Dad’s First Diaper

For the readers out there that haven’t experienced having children yet, let this be a cautionary tale, and perhaps a glimpse into your future.  For the Dads and Moms that have already been through it, I apologize if this entry brings back any PTSD – Post Traumatic Shitty Diaper.

My entire life I have had an unusual sensitivity to smells.  A quick waft of anything remotely rancid and I will respond with the quickest trigger dry-heave you have ever witnessed.  Walking down the streets of Bourbon Street in New Orleans during St. Patty’s day was, without a doubt, the single largest combination of putrid smells I have experienced in my life.  The unique blend of stagnant rainwater, restaurant waste, construction exhaust, alcohol, vomit, human urine, and horse excrement (from cops on horses) was a potent encounter. An onlooker may have thought I needed the Heimlich performed on me with the amount of gagging that commenced. (Side note: I LOVE New Orleans, just avoid Bourbon Street during festivals).

Are you still reading? Even after that last paragraph? Impressive, let’s continue with the point. The point is my nose has made me attempt to avoid situations that could be conducive to retching for as long as I can remember.  If someone got sick in my vicinity growing up, you can rest assured I’d have some sympathy sickness coming up if I did not leave the room immediately. Avoidance was my only reprieve. I was an incredibly helpful uncle to my nieces and nephews, unless that baby filled up their diaper, then I was handing it off like I was trying to run out the clock. But as the due date got closer for the birth of my first daughter, I could feel the anxiety creeping in…the showdown that was to come.

It was a rainy afternoon in early August in Roanoke, Virginia.  I had just watched my wife go through 26 hours of back-labored childbirth.  Superhero status.  My daughter was peacefully resting in the rollaway bassinet in the corner of the room. I had just helped Meredith out of bed and into the restroom for an icepack change when I heard it.  The grunts, the groans, the strains, the gurgle…that’s a full diaper, I already know it.  Damn. 

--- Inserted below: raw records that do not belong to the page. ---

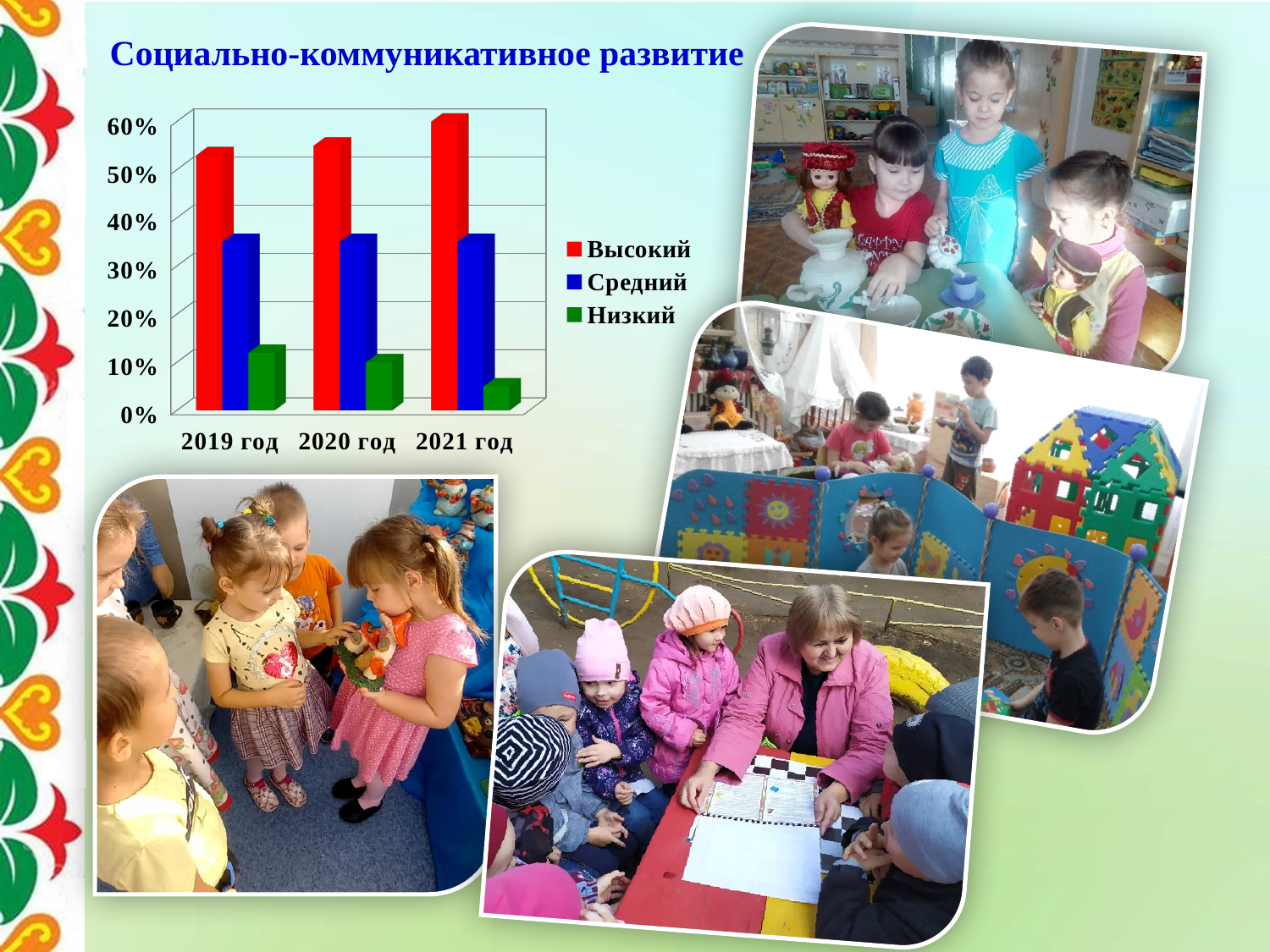
Does the Низкий series rise or fall from 2019 год to 2021 год? fall Is the value for Низкий in 2021 год greater or less than 10%? less Is the value for Высокий in 2021 год greater or less than 50%? greater How many series does the chart legend list? 3 Which series has the highest value in 2021 год? Высокий Is the value for Средний in 2020 год greater or less than 30%? greater Which is larger: the Высокий value in 2019 год or in 2021 год? 2021 год What kind of chart is shown on the slide? bar chart Which series has the lowest value in 2019 год? Низкий What colour represents the Высокий series in the chart? red How many years (categories) are shown on the x axis of the chart? 3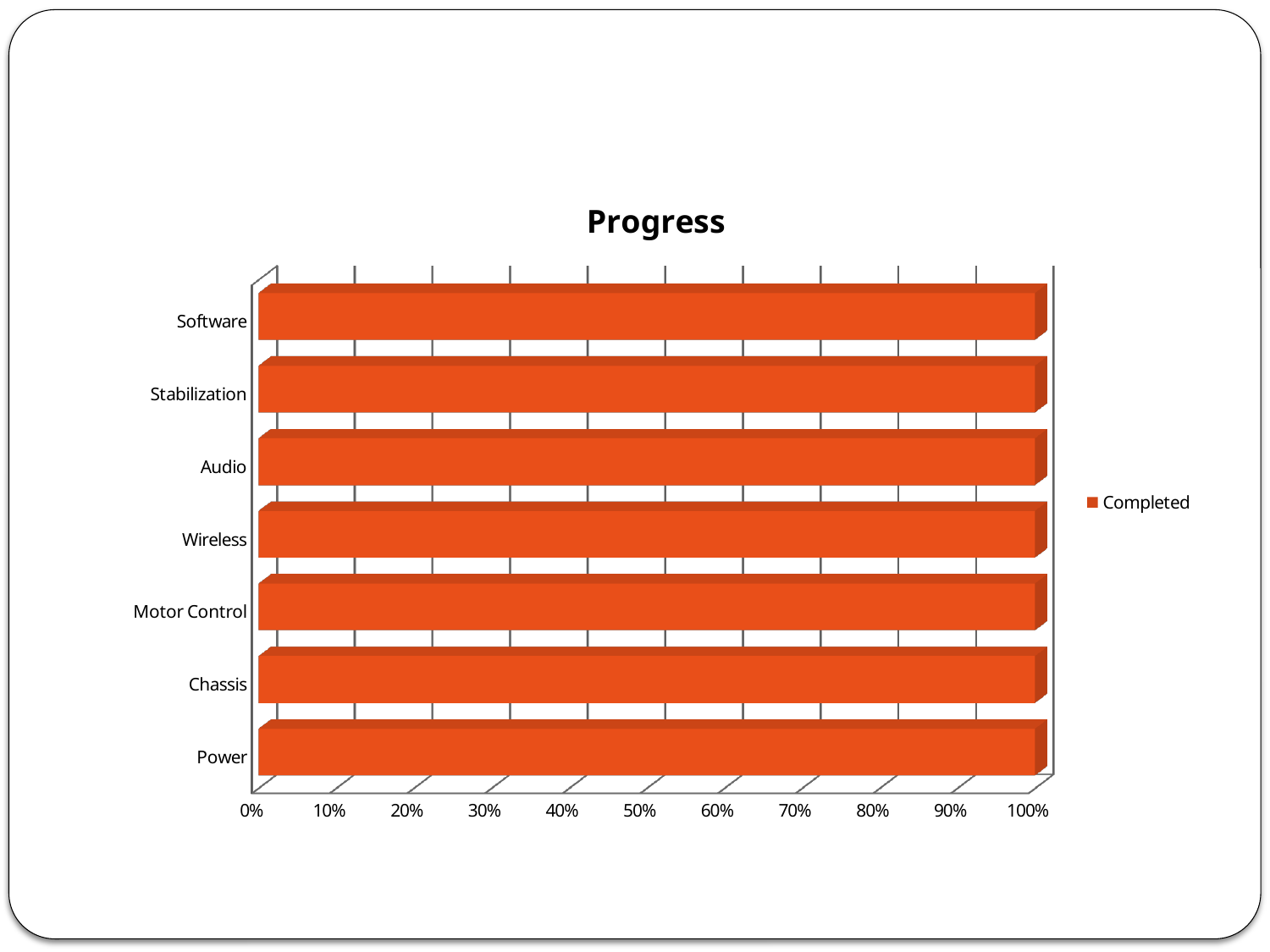
Is the value for Chassis greater or less than 90%? greater How many series does the legend list? 1 Is the value for Wireless greater or less than 50%? greater What kind of chart is shown on the slide? bar chart What is the name of the series shown in the legend? Completed What is the title of the chart? Progress What is the highest value shown on the horizontal axis? 100% How many categories are plotted in the chart? 7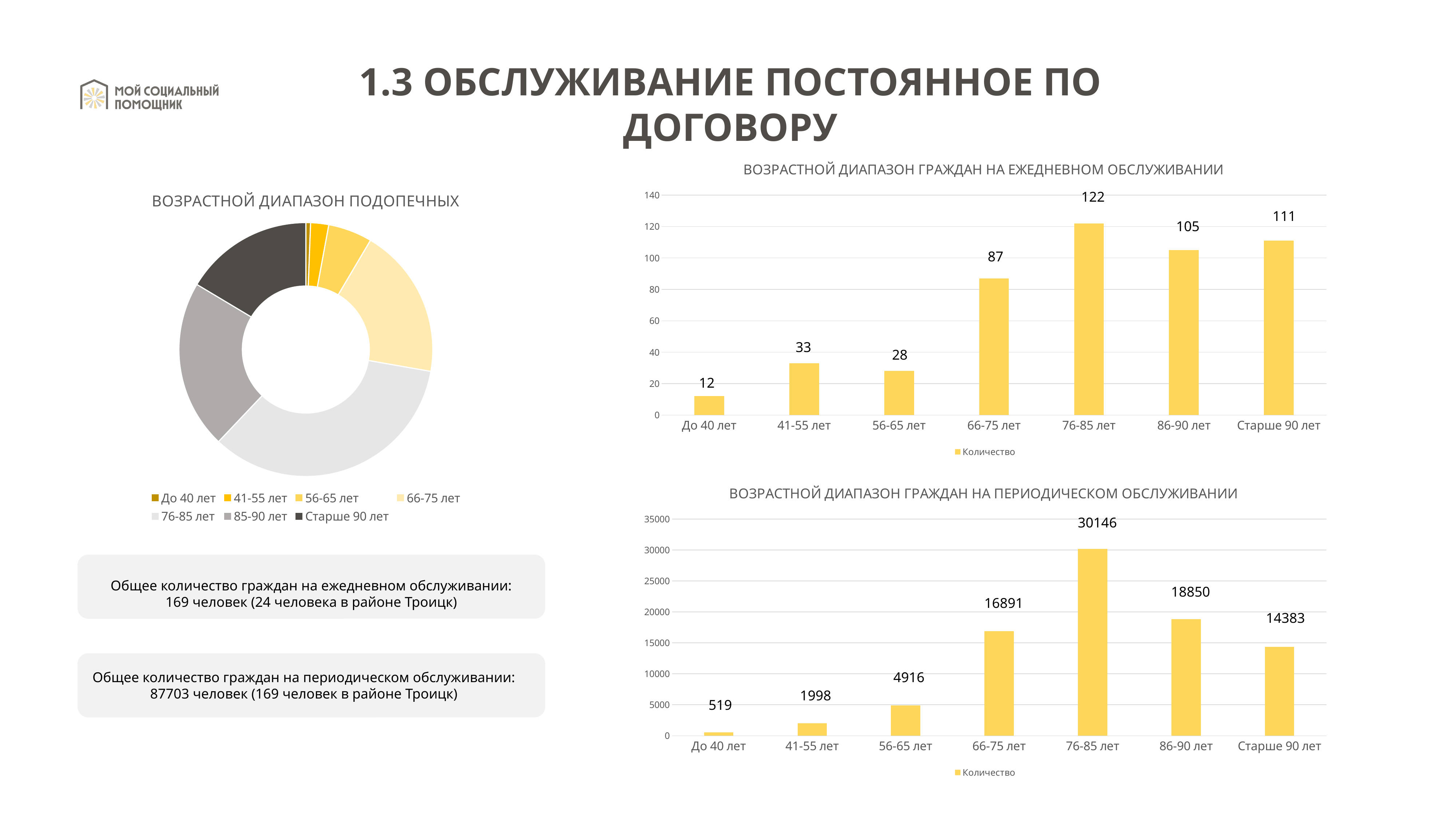
In the chart 'ВОЗРАСТНОЙ ДИАПАЗОН ГРАЖДАН НА ПЕРИОДИЧЕСКОМ ОБСЛУЖИВАНИИ', is the value for 'Старше 90 лет' greater or less than 15000? less In the chart 'ВОЗРАСТНОЙ ДИАПАЗОН ГРАЖДАН НА ЕЖЕДНЕВНОМ ОБСЛУЖИВАНИИ', which age category has the highest value? 76-85 лет What kind of chart is 'ВОЗРАСТНОЙ ДИАПАЗОН ПОДОПЕЧНЫХ' on the left of the slide? Donut (pie) chart In the chart 'ВОЗРАСТНОЙ ДИАПАЗОН ГРАЖДАН НА ЕЖЕДНЕВНОМ ОБСЛУЖИВАНИИ', what is the value for '66-75 лет'? 87 How many age categories are shown in the chart 'ВОЗРАСТНОЙ ДИАПАЗОН ГРАЖДАН НА ЕЖЕДНЕВНОМ ОБСЛУЖИВАНИИ'? 7 In the chart 'ВОЗРАСТНОЙ ДИАПАЗОН ГРАЖДАН НА ПЕРИОДИЧЕСКОМ ОБСЛУЖИВАНИИ', what is the difference between the values for '66-75 лет' and '56-65 лет'? 11975 In the chart 'ВОЗРАСТНОЙ ДИАПАЗОН ГРАЖДАН НА ЕЖЕДНЕВНОМ ОБСЛУЖИВАНИИ', which is larger: the value for '41-55 лет' or '56-65 лет'? 41-55 лет In the chart 'ВОЗРАСТНОЙ ДИАПАЗОН ГРАЖДАН НА ЕЖЕДНЕВНОМ ОБСЛУЖИВАНИИ', what is the difference between the values for '76-85 лет' and '86-90 лет'? 17 How many series does the legend of the chart 'ВОЗРАСТНОЙ ДИАПАЗОН ГРАЖДАН НА ПЕРИОДИЧЕСКОМ ОБСЛУЖИВАНИИ' list? 1 In the chart 'ВОЗРАСТНОЙ ДИАПАЗОН ГРАЖДАН НА ЕЖЕДНЕВНОМ ОБСЛУЖИВАНИИ', which age category has the lowest value? До 40 лет In the chart 'ВОЗРАСТНОЙ ДИАПАЗОН ГРАЖДАН НА ПЕРИОДИЧЕСКОМ ОБСЛУЖИВАНИИ', what is the value for '86-90 лет'? 18850 In the chart 'ВОЗРАСТНОЙ ДИАПАЗОН ГРАЖДАН НА ПЕРИОДИЧЕСКОМ ОБСЛУЖИВАНИИ', which age category has the highest value? 76-85 лет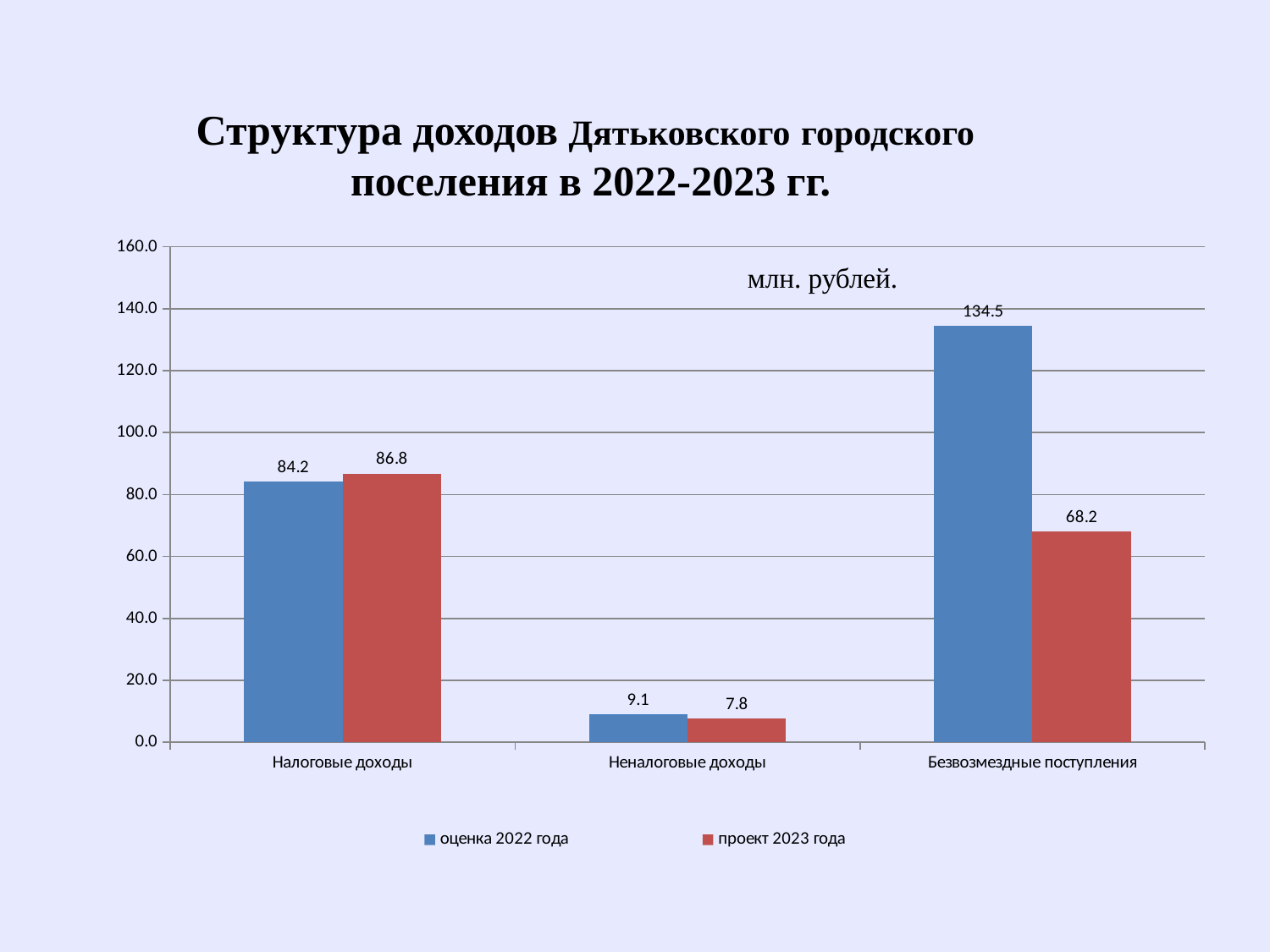
Which category has the lowest value in the проект 2023 года series? Неналоговые доходы What kind of chart is shown on the slide? bar chart What is the value for Неналоговые доходы in the оценка 2022 года series? 9.1 What is the value for Налоговые доходы in the оценка 2022 года series? 84.2 Which category has the highest value in the оценка 2022 года series? Безвозмездные поступления What is the value for Безвозмездные поступления in the проект 2023 года series? 68.2 What unit is indicated on the chart? млн. рублей. Is the оценка 2022 года value for Безвозмездные поступления greater or less than 120.0? greater How many series does the legend list? 2 What is the difference between the оценка 2022 года and проект 2023 года values for Безвозмездные поступления? 66.3 How many categories are shown on the x axis? 3 Which is larger for Налоговые доходы: the оценка 2022 года value or the проект 2023 года value? проект 2023 года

Maybe she’ll be out in a minute?  I should give it a minute…right?  No, Andrew! You’ve just watched your wife have a bowling ball snatched from her loins! Muster up whatever courage you’ve got, you can do this!

I go in.  Eyes squinting, shirt pulled over my mouth and nose, real Wild West cowboy stuff.  Undo the swaddle, unbutton the onesie, confirm the nasty business has been done.  Check.  Find the wipes and the clean diaper. Is that Meredith? Could have sworn I heard her.  Maybe I should let her have this one.  No, you coward! She’s got more iced packed down low than if she was the catch of the day!

Press on.  I undo the Velcro from the diaper tabs and reveal the package.  Oh God. OH GOD WHY? The humanity! The color, the consistency, it’s as if someone changed the motor oil in this baby, how could it possibly be this dark? I wipe, then wipe again, then again.  Get this muck to the trash, ASAP! As I move to dispose of the carnage, my shirt slips off my nose and mouth and I panic preparing for the rotten fumes preparing to overtake me… But, what’s this? It doesn’t smell. How? How can this sludge that might as well have been dredged off the bottom of a swamp not smell? Am I conscious? Did I pass out?

No, I’m still alive and breathing and this handful doesn’t stink.  Is this divine intervention, or divine design? God had to know my apprehension and made it this way so that I could succeed in this endeavor.  Just as Andy Dufresne escaped Shawshank, I went through a river of shit and came out clean on the other side.

My advice to prospective parents, if you’re anything like me and are sensitive to these encounters, change the first diaper. Fear is erased, you’ve conquered it, and for the last 3 years there’s only been one dry-heave inducing experience that I’ve had as a dad, and we can thank the stomach bug for that one.